Mathilde Monnier : une ou deux fois, nous avions eu l'idée de faire des maquettes sur une chanson, de capter les images pour un DVD. Et puis j'ai adoré un concert au Rockstore, il y a deux ans. C'est là que j'ai vraiment découvert « rinôçerôse », l'univers, la musique et les personnes qui composent le groupe, de très belles personnes.
Quels ont été les éléments ayant permis de déboucher sur cette création commune ?
M. M. : j'avais envie d'une autre énergie dans mes spectacles. Le concert du Rockstore m'avait époustouflée. C'était le premier fois que je voyais un groupe inviter un chanteur différent par chanson, c'était génial. C'est juste une histoire d'étincelle à un moment.

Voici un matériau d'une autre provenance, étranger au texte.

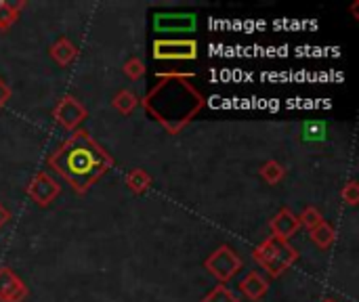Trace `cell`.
<instances>
[{"label":"cell","mask_w":359,"mask_h":302,"mask_svg":"<svg viewBox=\"0 0 359 302\" xmlns=\"http://www.w3.org/2000/svg\"><path fill=\"white\" fill-rule=\"evenodd\" d=\"M198 57V42L191 38H160L154 42L156 61H194Z\"/></svg>","instance_id":"5b68a950"},{"label":"cell","mask_w":359,"mask_h":302,"mask_svg":"<svg viewBox=\"0 0 359 302\" xmlns=\"http://www.w3.org/2000/svg\"><path fill=\"white\" fill-rule=\"evenodd\" d=\"M341 198L345 204L349 206H358L359 204V183L358 181H349L343 189H341Z\"/></svg>","instance_id":"44dd1931"},{"label":"cell","mask_w":359,"mask_h":302,"mask_svg":"<svg viewBox=\"0 0 359 302\" xmlns=\"http://www.w3.org/2000/svg\"><path fill=\"white\" fill-rule=\"evenodd\" d=\"M48 166L82 195L114 166V160L86 130H74L69 139L48 156Z\"/></svg>","instance_id":"7a4b0ae2"},{"label":"cell","mask_w":359,"mask_h":302,"mask_svg":"<svg viewBox=\"0 0 359 302\" xmlns=\"http://www.w3.org/2000/svg\"><path fill=\"white\" fill-rule=\"evenodd\" d=\"M252 259L267 271L269 277H280V275H284L286 269H290L299 261V252L288 242H282V240H276V238H267L252 252Z\"/></svg>","instance_id":"3957f363"},{"label":"cell","mask_w":359,"mask_h":302,"mask_svg":"<svg viewBox=\"0 0 359 302\" xmlns=\"http://www.w3.org/2000/svg\"><path fill=\"white\" fill-rule=\"evenodd\" d=\"M25 296V284L8 267H0V302H23Z\"/></svg>","instance_id":"30bf717a"},{"label":"cell","mask_w":359,"mask_h":302,"mask_svg":"<svg viewBox=\"0 0 359 302\" xmlns=\"http://www.w3.org/2000/svg\"><path fill=\"white\" fill-rule=\"evenodd\" d=\"M158 84L143 97L145 111L170 135H179L206 105V99L189 84L194 74H158Z\"/></svg>","instance_id":"6da1fadb"},{"label":"cell","mask_w":359,"mask_h":302,"mask_svg":"<svg viewBox=\"0 0 359 302\" xmlns=\"http://www.w3.org/2000/svg\"><path fill=\"white\" fill-rule=\"evenodd\" d=\"M299 223H301V227H305V229H316L320 223H324V217H322V212L316 208V206H307L301 214H299Z\"/></svg>","instance_id":"ac0fdd59"},{"label":"cell","mask_w":359,"mask_h":302,"mask_svg":"<svg viewBox=\"0 0 359 302\" xmlns=\"http://www.w3.org/2000/svg\"><path fill=\"white\" fill-rule=\"evenodd\" d=\"M126 185L133 193L141 195L145 193L149 187H151V177L143 170V168H133L128 174H126Z\"/></svg>","instance_id":"9a60e30c"},{"label":"cell","mask_w":359,"mask_h":302,"mask_svg":"<svg viewBox=\"0 0 359 302\" xmlns=\"http://www.w3.org/2000/svg\"><path fill=\"white\" fill-rule=\"evenodd\" d=\"M59 193H61V187L48 172H36L32 181L27 183V195L42 208L53 204Z\"/></svg>","instance_id":"52a82bcc"},{"label":"cell","mask_w":359,"mask_h":302,"mask_svg":"<svg viewBox=\"0 0 359 302\" xmlns=\"http://www.w3.org/2000/svg\"><path fill=\"white\" fill-rule=\"evenodd\" d=\"M311 240H313V244L316 246H320L322 250H328V248H332L334 246V242H337V231H334V227L330 225V223H320L316 229H311Z\"/></svg>","instance_id":"4fadbf2b"},{"label":"cell","mask_w":359,"mask_h":302,"mask_svg":"<svg viewBox=\"0 0 359 302\" xmlns=\"http://www.w3.org/2000/svg\"><path fill=\"white\" fill-rule=\"evenodd\" d=\"M267 290H269V282H267L261 273H257V271H250V273L240 282V292H242L248 301L252 302L261 301V298L267 294Z\"/></svg>","instance_id":"8fae6325"},{"label":"cell","mask_w":359,"mask_h":302,"mask_svg":"<svg viewBox=\"0 0 359 302\" xmlns=\"http://www.w3.org/2000/svg\"><path fill=\"white\" fill-rule=\"evenodd\" d=\"M322 302H337L334 298H326V301H322Z\"/></svg>","instance_id":"d4e9b609"},{"label":"cell","mask_w":359,"mask_h":302,"mask_svg":"<svg viewBox=\"0 0 359 302\" xmlns=\"http://www.w3.org/2000/svg\"><path fill=\"white\" fill-rule=\"evenodd\" d=\"M198 19L194 13H156L154 29L160 34H177V32H194Z\"/></svg>","instance_id":"ba28073f"},{"label":"cell","mask_w":359,"mask_h":302,"mask_svg":"<svg viewBox=\"0 0 359 302\" xmlns=\"http://www.w3.org/2000/svg\"><path fill=\"white\" fill-rule=\"evenodd\" d=\"M111 105H114V109L120 111L122 116H130V114L137 109V105H139V97H137L133 90L124 88V90H120V92L111 99Z\"/></svg>","instance_id":"5bb4252c"},{"label":"cell","mask_w":359,"mask_h":302,"mask_svg":"<svg viewBox=\"0 0 359 302\" xmlns=\"http://www.w3.org/2000/svg\"><path fill=\"white\" fill-rule=\"evenodd\" d=\"M50 57L57 65L65 67L69 65L76 57H78V46L74 42H69L67 38H59L53 46H50Z\"/></svg>","instance_id":"7c38bea8"},{"label":"cell","mask_w":359,"mask_h":302,"mask_svg":"<svg viewBox=\"0 0 359 302\" xmlns=\"http://www.w3.org/2000/svg\"><path fill=\"white\" fill-rule=\"evenodd\" d=\"M21 8H25V2L23 0H19L15 4L13 2H6V0H0V29L2 32L8 29L17 21Z\"/></svg>","instance_id":"2e32d148"},{"label":"cell","mask_w":359,"mask_h":302,"mask_svg":"<svg viewBox=\"0 0 359 302\" xmlns=\"http://www.w3.org/2000/svg\"><path fill=\"white\" fill-rule=\"evenodd\" d=\"M53 118L65 128V130H78V126L84 122V118H86V107L76 99V97H69V95H65L59 103H57V107L53 109Z\"/></svg>","instance_id":"8992f818"},{"label":"cell","mask_w":359,"mask_h":302,"mask_svg":"<svg viewBox=\"0 0 359 302\" xmlns=\"http://www.w3.org/2000/svg\"><path fill=\"white\" fill-rule=\"evenodd\" d=\"M202 302H240L238 301V296L227 288V286H217L208 296H204V301Z\"/></svg>","instance_id":"ffe728a7"},{"label":"cell","mask_w":359,"mask_h":302,"mask_svg":"<svg viewBox=\"0 0 359 302\" xmlns=\"http://www.w3.org/2000/svg\"><path fill=\"white\" fill-rule=\"evenodd\" d=\"M269 229H271V238L288 242L292 235H297V231L301 229L299 217L290 210V208H282L271 221H269Z\"/></svg>","instance_id":"9c48e42d"},{"label":"cell","mask_w":359,"mask_h":302,"mask_svg":"<svg viewBox=\"0 0 359 302\" xmlns=\"http://www.w3.org/2000/svg\"><path fill=\"white\" fill-rule=\"evenodd\" d=\"M11 95H13V92H11V86L0 78V109L11 101Z\"/></svg>","instance_id":"603a6c76"},{"label":"cell","mask_w":359,"mask_h":302,"mask_svg":"<svg viewBox=\"0 0 359 302\" xmlns=\"http://www.w3.org/2000/svg\"><path fill=\"white\" fill-rule=\"evenodd\" d=\"M122 71H124L130 80H139V78L145 76V63H143V59L133 57V59H128V61L124 63Z\"/></svg>","instance_id":"d6986e66"},{"label":"cell","mask_w":359,"mask_h":302,"mask_svg":"<svg viewBox=\"0 0 359 302\" xmlns=\"http://www.w3.org/2000/svg\"><path fill=\"white\" fill-rule=\"evenodd\" d=\"M305 132H307V139L309 141H320V139H324L326 128L320 122H311V124H305Z\"/></svg>","instance_id":"7402d4cb"},{"label":"cell","mask_w":359,"mask_h":302,"mask_svg":"<svg viewBox=\"0 0 359 302\" xmlns=\"http://www.w3.org/2000/svg\"><path fill=\"white\" fill-rule=\"evenodd\" d=\"M8 221H11V212H8V210H6V208L0 204V229H2V227L8 223Z\"/></svg>","instance_id":"cb8c5ba5"},{"label":"cell","mask_w":359,"mask_h":302,"mask_svg":"<svg viewBox=\"0 0 359 302\" xmlns=\"http://www.w3.org/2000/svg\"><path fill=\"white\" fill-rule=\"evenodd\" d=\"M204 267L208 269V273L219 280L223 286L227 282H231L236 277V273L242 269V259L236 254V250L231 246H219L204 263Z\"/></svg>","instance_id":"277c9868"},{"label":"cell","mask_w":359,"mask_h":302,"mask_svg":"<svg viewBox=\"0 0 359 302\" xmlns=\"http://www.w3.org/2000/svg\"><path fill=\"white\" fill-rule=\"evenodd\" d=\"M284 177H286V168H284V164H280V162H276V160L265 162L263 168H261V179H263L267 185H278V183L284 181Z\"/></svg>","instance_id":"e0dca14e"}]
</instances>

« r » : ce qui nous a vraiment mis la puce à l'oreille, c'est le spectacle avec Katerine, 2008 vallée. Pourquoi avec lui, le Parisien ? Nous, ça faisait un moment que l'on voulait (rires)... En plus, on le connaît Katerine, on a fait des remixes pour lui. Mais le plus fort, c'est que Katerine galérait depuis dix ans et au moment où le gars explose, elle bosse avec lui (rire général)...

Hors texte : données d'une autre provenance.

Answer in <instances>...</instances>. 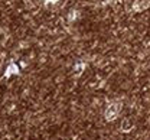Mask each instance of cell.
<instances>
[{"label":"cell","instance_id":"1","mask_svg":"<svg viewBox=\"0 0 150 140\" xmlns=\"http://www.w3.org/2000/svg\"><path fill=\"white\" fill-rule=\"evenodd\" d=\"M7 71H10V72H9V74H6V77H9L10 74H16V72H18V66H15V65L12 64V65L7 68Z\"/></svg>","mask_w":150,"mask_h":140},{"label":"cell","instance_id":"2","mask_svg":"<svg viewBox=\"0 0 150 140\" xmlns=\"http://www.w3.org/2000/svg\"><path fill=\"white\" fill-rule=\"evenodd\" d=\"M48 1H52V3H55V1H58V0H48Z\"/></svg>","mask_w":150,"mask_h":140}]
</instances>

Quels sont pour vous, « rinôçérôse », vos rapports avec la danse contemporaine, et vous, Mathilde Monnier, vos rapports avec le rock ?
« r » : il y a dix ans, notre musique était purement instrumentale, pas de chanteur, personne ne se met en avant, seul compte le morceau. Et déjà, à ce moment-là, nous avions l'idée de faire quelque chose avec la danse contemporaine.
M. M. : la rock attitude, c'est quelque chose qu'on a un peu tous dans la danse, enfouie en nous. Je connais plein de danseurs fascinés par la scène rock... Par rock attitude, je veux dire cette manière particulière d'être sur scène que la danse n'offre pas, ce rapport super direct avec le public... Sur le fond, je crois qu'on est un peu en manque de cette énergie. Du coup, cette rencontre avec un groupe rock relève de l'évidence.
Dans "Rinô in Dance", y en a-t-il un qui se met au service de l'autre ?
M. M. : En fait, on utilise la base du concert existant. Mes danseurs et moi allons donc nous intégrer dans une trame déjà construite dans l'idée, au final, d'être tous plus forts ensemble.
« rinôçérôse », qu'allez vous jouer comme répertoire ?
« r » : au fur et à mesure que nous enregistrons des albums, nous gardons les morceaux les plus efficaces pour la scène, ceux qui s'enchaînent le mieux. C'est donc une compilation en quelque sorte.
Dans l'électro, la musique est la seule star. Là, est-ce vous, Mathilde, qui serait la rock star ?
M. M. : oui, j'en rêve (rires)... Non, la star c'est le spectacle, la rencontre avec le public, le fait qu'ainsi, un événement soit créé. Je ne vais pas sur scène pour me montrer. Ce qui me semble intéressant, c'est la curiosité que l'on a pour un monde étranger.